Affiliation:
1. University at Buffalo Department of Mechanical and Aerospace Engineering, , Buffalo, NY 14260
Abstract
Abstract
In various applications of multi-robotics in disaster response, warehouse management, and manufacturing, tasks that are known a priori and tasks added during run time need to be assigned efficiently and without conflicts to robots in the team. This multi-robot task allocation (MRTA) process presents itself as a combinatorial optimization (CO) problem that is usually challenging to be solved in meaningful timescales using typical (mixed)integer (non)linear programming tools. Building on a growing body of work in using graph reinforcement learning to learn search heuristics for such complex CO problems, this paper presents a new graph neural network architecture called the covariant attention mechanism (CAM). CAM can not only generalize but also scale to larger problems than that encountered in training, and handle dynamic tasks. This architecture combines the concept of covariant compositional networks used here to embed the local structures in task graphs, with a context module that encodes the robots’ states. The encoded information is passed onto a decoder designed using multi-head attention mechanism.
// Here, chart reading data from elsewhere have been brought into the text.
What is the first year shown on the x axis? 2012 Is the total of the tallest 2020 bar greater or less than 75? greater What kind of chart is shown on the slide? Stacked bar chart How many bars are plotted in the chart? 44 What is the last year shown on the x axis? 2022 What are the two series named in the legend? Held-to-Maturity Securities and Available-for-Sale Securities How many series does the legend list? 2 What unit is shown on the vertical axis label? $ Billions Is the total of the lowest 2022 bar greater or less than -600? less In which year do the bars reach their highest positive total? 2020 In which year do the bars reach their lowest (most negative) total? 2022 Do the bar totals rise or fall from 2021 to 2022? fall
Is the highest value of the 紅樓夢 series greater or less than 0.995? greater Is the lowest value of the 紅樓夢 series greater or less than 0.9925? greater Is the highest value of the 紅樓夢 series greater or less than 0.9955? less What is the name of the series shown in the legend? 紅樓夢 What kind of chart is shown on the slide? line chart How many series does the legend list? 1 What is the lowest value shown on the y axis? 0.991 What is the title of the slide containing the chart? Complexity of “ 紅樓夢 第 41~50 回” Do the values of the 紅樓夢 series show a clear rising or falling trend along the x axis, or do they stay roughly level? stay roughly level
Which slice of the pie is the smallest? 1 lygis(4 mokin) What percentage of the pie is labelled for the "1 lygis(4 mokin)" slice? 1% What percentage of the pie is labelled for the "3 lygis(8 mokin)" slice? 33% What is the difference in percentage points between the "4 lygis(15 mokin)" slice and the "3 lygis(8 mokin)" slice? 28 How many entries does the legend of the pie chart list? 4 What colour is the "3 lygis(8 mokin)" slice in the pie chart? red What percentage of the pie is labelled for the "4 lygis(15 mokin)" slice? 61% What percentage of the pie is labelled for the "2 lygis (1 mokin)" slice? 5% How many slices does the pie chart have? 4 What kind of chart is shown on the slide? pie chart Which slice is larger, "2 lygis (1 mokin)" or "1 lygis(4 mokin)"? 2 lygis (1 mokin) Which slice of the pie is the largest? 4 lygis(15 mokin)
When applied to a class of MRTA problems with time deadlines, robot ferry range constraints, and multi-trip settings, CAM surpasses a state-of-the-art graph learning approach based on the attention mechanism, as well as a feasible random-walk baseline across various generalizability and scalability tests. Performance of CAM is also found to be at par with a high-performing non-learning baseline called BiG-MRTA, while noting up to a 70-fold improvement in decision-making efficiency over this baseline.